## TASK TO COMPLETE
Starting from the first line below, count every line holding the word "this", then state the total alone.

## SOURCE MATERIAL
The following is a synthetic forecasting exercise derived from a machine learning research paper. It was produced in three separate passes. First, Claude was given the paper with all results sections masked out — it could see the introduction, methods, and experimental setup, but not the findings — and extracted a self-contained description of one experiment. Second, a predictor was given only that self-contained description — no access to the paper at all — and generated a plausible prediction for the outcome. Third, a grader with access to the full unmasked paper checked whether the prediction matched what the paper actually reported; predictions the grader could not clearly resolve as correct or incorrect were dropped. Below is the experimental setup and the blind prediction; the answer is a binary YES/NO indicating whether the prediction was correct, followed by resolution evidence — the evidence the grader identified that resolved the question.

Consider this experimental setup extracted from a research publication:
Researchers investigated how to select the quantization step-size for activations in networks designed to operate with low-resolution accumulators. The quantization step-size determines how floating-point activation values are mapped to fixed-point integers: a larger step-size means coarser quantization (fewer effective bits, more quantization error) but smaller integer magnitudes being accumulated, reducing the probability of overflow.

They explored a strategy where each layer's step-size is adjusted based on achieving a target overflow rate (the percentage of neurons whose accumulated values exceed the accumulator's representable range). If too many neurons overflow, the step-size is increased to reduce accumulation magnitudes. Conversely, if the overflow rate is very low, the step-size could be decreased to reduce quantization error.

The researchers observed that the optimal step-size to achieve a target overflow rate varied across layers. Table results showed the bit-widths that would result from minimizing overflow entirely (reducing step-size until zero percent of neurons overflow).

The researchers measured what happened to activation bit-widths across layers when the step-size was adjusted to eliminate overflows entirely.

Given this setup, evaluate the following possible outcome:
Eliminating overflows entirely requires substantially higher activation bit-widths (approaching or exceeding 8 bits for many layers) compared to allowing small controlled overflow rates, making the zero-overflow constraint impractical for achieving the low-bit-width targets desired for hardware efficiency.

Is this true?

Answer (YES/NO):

## ANSWER SECTION
3